------ Vorliegender Textauszug

Gemäß Art. 41 Abs. 1 BayEUG, gültig ab 01.08.2011, erfüllen Schulpflichtige mit sonderpädagogischem Förderbedarf ihre Schulpflicht durch den Besuch der allgemeinen Schule oder der Förderschule. Die Erziehungsberechtigten entscheiden, an welchem der im Einzelfall rechtlich und tatsächlich zur Verfügung stehenden schulischen Lernorte ihr Kind unterrichtet werden soll.

Nur wenn im Einzelfall der individuelle sonderpädagogische Förderbedarf an der allgemeinen Schule auch unter Berücksichtigung des Gedankens der sozialen Teilhabe nach Ausschöpfung der an der Schule vorhandenen Unterstützungsmöglichkeiten sowie der Möglichkeit des Besuchs einer Schule mit dem Schulprofil "Inklusion" nicht hinreichend gedeckt werden kann und die Schülerin oder der Schüler dadurch in der Entwicklung gefährdet ist oder er oder sie die Rechte von Mitgliedern der Schulgemeinschaft erheblich beeinträchtigt, besucht die Schülerin oder der Schüler die geeignete Förderschule (Art. 41 Abs. 5 BayEUG).

Nur in diesem Fall und wenn eine einvernehmliche Aufnahme nicht zu Stande kommt, entscheidet noch die Schulaufsichtsbehörde über den schulischen Lernort.

------------

Führe den Text zur Schulpflicht bei sonderpädagogischem Förderbedarf im Anschluss an seinen letzten Satz weiter.

------ Rohdaten

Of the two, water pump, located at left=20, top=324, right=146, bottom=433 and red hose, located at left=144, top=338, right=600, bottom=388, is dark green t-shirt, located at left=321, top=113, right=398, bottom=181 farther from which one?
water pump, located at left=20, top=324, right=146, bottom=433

------------

> [Die Antwort]
Zwar bedarf die Aufnahme von Schülerinnen und Schülern mit pädagogischem Förderbedarf in den Förderschwerpunkten Sehen, Hören sowie körperliche und motorische Entwicklung in die allgemeine Schule noch der Zustimmung des Schulaufwandsträgers; diese kann aber nur bei erheblichen Mehraufwendungen (für den Schulaufwandsträger) verweigert werden (Art. 30 a Abs. 4 BayEUG). Hierbei geht es insbesondere um Fahrtkosten oder erforderliche Umbauten.

Das Gesetz enthält weitere Regelungen über die Zusammenarbeit von Förderschulen und allgemeinen Schulen insbesondere durch Kooperationsklassen, Partnerklassen und die mobilen sonderpädagogischen Dienste.

Daneben können sich Schülerinnen und Schüler in ihrem Sozial- oder Jugendhilfebedarf durch Schulbegleiterinnen oder Schulbegleiter nach Maßgabe der hierfür geltenden Bestimmungen unterstützen lassen (Art. 30 a Abs. 8 BayEUG).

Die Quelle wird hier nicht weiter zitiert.